ZapAndersson commented 1 year ago

Yes, lots of good replies at https://github.com/llvm/llvm-project/issues/65641 ...

OSL has a line that reads (in llvm_util.cpp https://github.com/AcademySoftwareFoundation/OpenShadingLanguage/blob/main/src/liboslexec/llvm_util.cpp#L1442)

//engine_builder.setCodeModel(llvm::CodeModel::Default);

I'll try to set it to "::Large" or "::Medium" and see if this changes things (apparently ::Small is default?(? Does this make sense?

ZapAndersson commented 1 year ago

1 Have somebody on the LLVM team confirm that we're on the right track, that this patch is essentially correct and does no additional harm, or else that we're totally misguided and there is something different we should be doing to address the problem.

Well, we have that already. My hack is most certainly WRONG :)

lgritz commented 1 year ago

Exceptions: we're definitely not relying on them. But perhaps there is there a way to explicitly turn them off, which we have neglected to do?

setCodeModel: that may be fruitful. What happens if you make this call, and pass llvm::CodeModel::Large?

ZapAndersson commented 1 year ago

In my quick test, setting CodeModel::Large did not change anything, but it was a very late friday semi-aborted test so I will double check. But I could see the condition for this fatal error still getting hit (tho I didn't spend enough time to truly get the crash, I just verified that the "type" of relocation block was still in use.)

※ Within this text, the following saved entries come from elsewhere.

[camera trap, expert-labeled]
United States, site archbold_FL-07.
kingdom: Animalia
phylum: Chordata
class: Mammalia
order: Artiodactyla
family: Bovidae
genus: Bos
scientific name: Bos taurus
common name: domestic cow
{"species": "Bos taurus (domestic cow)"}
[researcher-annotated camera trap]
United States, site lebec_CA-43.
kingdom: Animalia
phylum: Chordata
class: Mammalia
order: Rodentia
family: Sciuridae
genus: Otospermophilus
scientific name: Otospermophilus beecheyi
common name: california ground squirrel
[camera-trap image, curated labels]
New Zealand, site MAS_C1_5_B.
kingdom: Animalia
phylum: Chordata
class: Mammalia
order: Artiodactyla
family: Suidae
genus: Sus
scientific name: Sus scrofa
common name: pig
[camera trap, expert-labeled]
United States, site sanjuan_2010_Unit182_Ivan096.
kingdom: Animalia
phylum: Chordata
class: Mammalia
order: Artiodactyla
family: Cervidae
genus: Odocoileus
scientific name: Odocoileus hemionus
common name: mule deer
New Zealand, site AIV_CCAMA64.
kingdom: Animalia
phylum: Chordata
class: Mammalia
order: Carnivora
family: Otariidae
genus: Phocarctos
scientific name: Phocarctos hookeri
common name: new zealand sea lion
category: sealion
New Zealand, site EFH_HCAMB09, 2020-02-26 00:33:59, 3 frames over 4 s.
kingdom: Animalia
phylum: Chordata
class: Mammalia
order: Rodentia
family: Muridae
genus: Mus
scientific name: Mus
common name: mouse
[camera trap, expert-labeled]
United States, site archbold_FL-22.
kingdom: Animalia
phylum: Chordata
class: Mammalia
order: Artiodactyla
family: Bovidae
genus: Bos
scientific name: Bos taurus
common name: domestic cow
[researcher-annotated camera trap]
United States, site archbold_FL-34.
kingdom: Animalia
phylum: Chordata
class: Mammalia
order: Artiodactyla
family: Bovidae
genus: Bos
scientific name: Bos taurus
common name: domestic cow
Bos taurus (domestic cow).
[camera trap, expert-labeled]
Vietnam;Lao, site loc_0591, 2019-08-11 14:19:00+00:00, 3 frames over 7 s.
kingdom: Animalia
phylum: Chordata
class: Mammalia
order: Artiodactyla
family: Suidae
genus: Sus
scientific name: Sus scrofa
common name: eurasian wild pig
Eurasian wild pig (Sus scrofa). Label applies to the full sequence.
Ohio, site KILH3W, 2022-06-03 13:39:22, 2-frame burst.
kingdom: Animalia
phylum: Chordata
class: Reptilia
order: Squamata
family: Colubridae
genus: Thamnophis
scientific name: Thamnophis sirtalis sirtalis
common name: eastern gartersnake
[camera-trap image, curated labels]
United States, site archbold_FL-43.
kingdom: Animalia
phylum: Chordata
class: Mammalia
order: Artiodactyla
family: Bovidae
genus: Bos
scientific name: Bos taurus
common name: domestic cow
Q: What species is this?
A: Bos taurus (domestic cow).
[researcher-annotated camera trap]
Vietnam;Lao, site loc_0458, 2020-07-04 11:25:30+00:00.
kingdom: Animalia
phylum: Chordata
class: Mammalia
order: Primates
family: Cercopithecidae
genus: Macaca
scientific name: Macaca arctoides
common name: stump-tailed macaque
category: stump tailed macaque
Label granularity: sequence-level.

Note the latest post on the LLVM project here https://github.com/llvm/llvm-project/issues/65641#issuecomment-1712418435 in reply to my question about "Memory Managers"

If the "MemoryManager" is what doles out this memory to LLVM, then, maybe that is the problem....? According to them OSL is using it's own "MemeoryManager" because....(?)

ZapAndersson commented 1 year ago

Okay.... some new info....

OSL uses a custom memory manager, that is held by rendering threads per-thread-info stuff. And this memory manager is kept around until the last rendering thread dies.

Sounds reasonable on paper....

Except... we use TBB for rendering. TBB actually has a set of worker threads that are always in flight. So those threads never die. So the no destructor is ever hit on the per-thread data.

So the memory manager ends up being kept around forever.

That wouldn't be a big deal, in the normal case. Except I also see this in the OSL wrapped memory manager (https://github.com/AcademySoftwareFoundation/OpenShadingLanguage/blob/main/src/liboslexec/llvm_util.cpp#L244):

image

Okay, so if memory is never ever thrown away, of course we can get beyond a 2GB limit.

I tested it, and in max, the memory manager isn't destroyed until the app closes.....